On May 5, three weeks after my first infusion, I go in for my second. Mirek and I awaken early and drive to the Georgetown hospital to try to find a precious parking spot in the underground garage of the old, cramped complex. We proceed through a maze of corridors to the Lombardi cancer center, passing by a portrait of the pope that the hospital staff use as a landmark for giving directions. (“Go straight by the pope to get to the infusion center,” they say, or “Turn right by the pope if you’re here for an MRI.”)
As usual, the waiting room at Lombardi is filled with patients, some bald from chemotherapy, some in wheelchairs, some limping on their canes. But most look healthy and normal. The techs draw my blood and we wait for the lab results. After a couple of hours, we see the doctor, who evaluates the blood tests to decide whet
her I am well enough to receive an infusion that day. It feels like waiting to learn if I’ve won the lottery. As before, I obsess that I will be rejected because of an abnormal blood result or some other lurking danger.
But it doesn’t happen. Physically strong and optimistic against all odds, I go through the second cycle of immunotherapy without major problems. I am now halfway through the twelve weeks of the clinical trial and feeling good. With each IV drip, I imagine my newly emboldened T cells leading the army of my immune system to attack and defeat every melanoma cell in my body. I will it to happen, I will all of the cancer cells to die. They must die.

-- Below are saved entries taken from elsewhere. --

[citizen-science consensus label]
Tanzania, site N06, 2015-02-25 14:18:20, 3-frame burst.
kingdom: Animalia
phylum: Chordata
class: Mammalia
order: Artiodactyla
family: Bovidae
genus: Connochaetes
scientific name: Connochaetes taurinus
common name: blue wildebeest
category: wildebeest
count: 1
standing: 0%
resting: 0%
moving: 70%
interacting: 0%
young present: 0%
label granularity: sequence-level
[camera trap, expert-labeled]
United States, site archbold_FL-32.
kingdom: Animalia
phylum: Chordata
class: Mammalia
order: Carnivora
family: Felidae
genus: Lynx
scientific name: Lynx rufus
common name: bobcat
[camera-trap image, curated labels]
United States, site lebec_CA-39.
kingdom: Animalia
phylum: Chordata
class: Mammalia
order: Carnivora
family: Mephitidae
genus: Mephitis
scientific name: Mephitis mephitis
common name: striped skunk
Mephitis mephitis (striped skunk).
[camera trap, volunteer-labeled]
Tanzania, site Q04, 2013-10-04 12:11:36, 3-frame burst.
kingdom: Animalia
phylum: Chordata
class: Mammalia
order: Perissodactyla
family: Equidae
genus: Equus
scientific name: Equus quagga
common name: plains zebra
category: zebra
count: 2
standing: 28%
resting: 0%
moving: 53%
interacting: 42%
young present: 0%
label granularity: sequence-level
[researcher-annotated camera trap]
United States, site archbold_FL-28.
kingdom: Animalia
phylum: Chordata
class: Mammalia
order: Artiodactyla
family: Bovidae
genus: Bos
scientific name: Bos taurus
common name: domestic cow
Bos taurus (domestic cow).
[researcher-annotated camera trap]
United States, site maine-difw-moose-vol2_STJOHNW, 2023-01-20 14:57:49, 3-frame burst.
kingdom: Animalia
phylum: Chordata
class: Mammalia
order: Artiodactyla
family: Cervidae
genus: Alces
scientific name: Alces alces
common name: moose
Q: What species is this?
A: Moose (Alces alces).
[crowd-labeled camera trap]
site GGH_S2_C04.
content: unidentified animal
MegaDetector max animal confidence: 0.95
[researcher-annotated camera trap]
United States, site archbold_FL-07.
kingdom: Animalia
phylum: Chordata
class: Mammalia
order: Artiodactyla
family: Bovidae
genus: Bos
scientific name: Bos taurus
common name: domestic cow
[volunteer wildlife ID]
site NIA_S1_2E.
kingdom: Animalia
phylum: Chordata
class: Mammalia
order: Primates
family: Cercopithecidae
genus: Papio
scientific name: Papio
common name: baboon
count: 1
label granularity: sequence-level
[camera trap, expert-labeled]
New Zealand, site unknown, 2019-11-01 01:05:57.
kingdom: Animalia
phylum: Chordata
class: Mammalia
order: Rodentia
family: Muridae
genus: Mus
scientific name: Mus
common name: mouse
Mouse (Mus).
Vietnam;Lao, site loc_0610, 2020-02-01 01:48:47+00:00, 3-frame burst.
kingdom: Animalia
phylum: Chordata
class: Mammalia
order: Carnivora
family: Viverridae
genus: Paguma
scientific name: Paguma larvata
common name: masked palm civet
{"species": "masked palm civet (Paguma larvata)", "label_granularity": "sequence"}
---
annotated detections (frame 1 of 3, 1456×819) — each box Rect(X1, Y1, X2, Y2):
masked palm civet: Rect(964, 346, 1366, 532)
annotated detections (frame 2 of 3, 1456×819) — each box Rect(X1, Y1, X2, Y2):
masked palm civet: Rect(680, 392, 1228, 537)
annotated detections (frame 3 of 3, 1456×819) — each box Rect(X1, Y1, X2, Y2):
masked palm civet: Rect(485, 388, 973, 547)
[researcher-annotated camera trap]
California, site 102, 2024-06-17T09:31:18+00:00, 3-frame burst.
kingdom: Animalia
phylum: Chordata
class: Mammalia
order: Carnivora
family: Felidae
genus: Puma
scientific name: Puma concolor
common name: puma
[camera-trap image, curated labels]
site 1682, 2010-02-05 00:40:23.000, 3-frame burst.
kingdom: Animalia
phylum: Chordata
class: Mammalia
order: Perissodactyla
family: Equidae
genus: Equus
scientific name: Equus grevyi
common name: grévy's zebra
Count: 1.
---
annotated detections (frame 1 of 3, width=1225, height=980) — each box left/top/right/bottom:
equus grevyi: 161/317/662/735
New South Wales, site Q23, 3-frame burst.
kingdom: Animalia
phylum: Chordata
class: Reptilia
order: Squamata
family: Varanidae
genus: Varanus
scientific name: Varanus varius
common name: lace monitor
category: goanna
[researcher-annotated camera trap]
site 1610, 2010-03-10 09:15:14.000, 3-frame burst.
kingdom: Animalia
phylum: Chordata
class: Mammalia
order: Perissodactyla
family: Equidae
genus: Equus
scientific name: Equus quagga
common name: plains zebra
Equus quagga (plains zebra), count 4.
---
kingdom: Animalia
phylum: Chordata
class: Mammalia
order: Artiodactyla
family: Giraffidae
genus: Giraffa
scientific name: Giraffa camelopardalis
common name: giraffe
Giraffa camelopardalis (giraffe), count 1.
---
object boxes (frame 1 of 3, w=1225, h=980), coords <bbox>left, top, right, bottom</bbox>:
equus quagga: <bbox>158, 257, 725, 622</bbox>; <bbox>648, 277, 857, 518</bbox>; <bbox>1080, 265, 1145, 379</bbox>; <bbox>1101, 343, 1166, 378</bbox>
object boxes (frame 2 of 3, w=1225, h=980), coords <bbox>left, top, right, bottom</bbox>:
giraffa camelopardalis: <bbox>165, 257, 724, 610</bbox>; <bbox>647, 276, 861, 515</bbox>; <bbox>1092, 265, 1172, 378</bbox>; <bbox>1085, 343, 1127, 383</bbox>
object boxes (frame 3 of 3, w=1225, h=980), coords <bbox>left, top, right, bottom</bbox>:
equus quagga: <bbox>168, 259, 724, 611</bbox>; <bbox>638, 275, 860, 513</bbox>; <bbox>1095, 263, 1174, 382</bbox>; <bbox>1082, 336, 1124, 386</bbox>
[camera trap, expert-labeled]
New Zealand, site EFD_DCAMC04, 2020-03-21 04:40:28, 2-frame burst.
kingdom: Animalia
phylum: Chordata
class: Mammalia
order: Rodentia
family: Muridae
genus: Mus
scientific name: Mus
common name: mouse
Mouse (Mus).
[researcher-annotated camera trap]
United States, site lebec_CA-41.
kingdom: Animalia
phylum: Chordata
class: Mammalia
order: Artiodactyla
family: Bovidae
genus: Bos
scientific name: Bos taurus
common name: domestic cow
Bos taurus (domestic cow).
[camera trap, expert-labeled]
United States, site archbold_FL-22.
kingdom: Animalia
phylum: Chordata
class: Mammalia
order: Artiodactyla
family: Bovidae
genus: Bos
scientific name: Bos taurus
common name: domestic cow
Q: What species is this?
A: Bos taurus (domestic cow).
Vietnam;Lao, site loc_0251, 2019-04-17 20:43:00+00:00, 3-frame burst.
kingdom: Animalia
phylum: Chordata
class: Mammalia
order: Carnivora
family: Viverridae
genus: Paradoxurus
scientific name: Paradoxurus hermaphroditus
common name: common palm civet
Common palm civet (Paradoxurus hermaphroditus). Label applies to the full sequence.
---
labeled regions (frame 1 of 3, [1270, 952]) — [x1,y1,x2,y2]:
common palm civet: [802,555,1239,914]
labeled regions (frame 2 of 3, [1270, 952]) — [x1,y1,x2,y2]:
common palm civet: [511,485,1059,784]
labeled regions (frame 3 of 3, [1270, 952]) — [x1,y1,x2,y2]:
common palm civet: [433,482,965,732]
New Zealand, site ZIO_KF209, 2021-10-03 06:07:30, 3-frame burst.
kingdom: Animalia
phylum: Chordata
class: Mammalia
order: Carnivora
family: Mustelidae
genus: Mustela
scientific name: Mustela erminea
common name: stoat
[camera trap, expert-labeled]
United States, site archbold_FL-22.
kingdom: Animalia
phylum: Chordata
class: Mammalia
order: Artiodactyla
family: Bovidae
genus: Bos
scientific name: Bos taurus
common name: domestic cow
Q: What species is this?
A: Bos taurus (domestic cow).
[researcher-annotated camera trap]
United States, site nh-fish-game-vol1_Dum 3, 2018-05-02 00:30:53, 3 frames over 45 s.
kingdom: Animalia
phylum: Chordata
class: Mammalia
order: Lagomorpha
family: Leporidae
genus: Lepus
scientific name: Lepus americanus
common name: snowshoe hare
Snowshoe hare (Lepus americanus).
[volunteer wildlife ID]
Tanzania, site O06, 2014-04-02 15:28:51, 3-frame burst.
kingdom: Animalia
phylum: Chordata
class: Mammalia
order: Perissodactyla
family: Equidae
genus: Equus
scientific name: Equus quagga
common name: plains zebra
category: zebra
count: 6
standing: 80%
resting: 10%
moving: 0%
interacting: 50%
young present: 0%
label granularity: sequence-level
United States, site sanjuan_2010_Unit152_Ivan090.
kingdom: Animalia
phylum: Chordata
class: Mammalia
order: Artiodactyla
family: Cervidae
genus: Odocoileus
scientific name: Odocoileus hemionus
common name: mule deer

I’m full of hope and energy. Nearly every day, I run or walk a few miles. Nearly every day, I go to work and complete my tasks with no problem. With every bone in my body, every neuron in my brain, I believe that I am on the mend.
And then—everything breaks down.
I never see it coming.
4
Derailed
Sometime after the second infusion, my body turns on me.
Modified by the drugs to sense danger everywhere, my immune system has been on high alert since the first infusion. Now, after the second one, it begins to attack not just the tumors in my brain but healthy tissue throughout my body. This autoimmune reaction causes inflammation in my skin, thyroid glands, and pituitary gland, a tiny structure in the innermost part of the brain that controls the flow of hormones to the body’s other glands, including the adrenals. Soon, my thyroid stops functioning, forcing me to take replacement thyroid hormones; I also begin taking prednisone to stop the rashes and fill in for the natural steroids that my adrenal glands have stopped producing and without which I would experience serious fatigue, muscle weakness, and weight loss.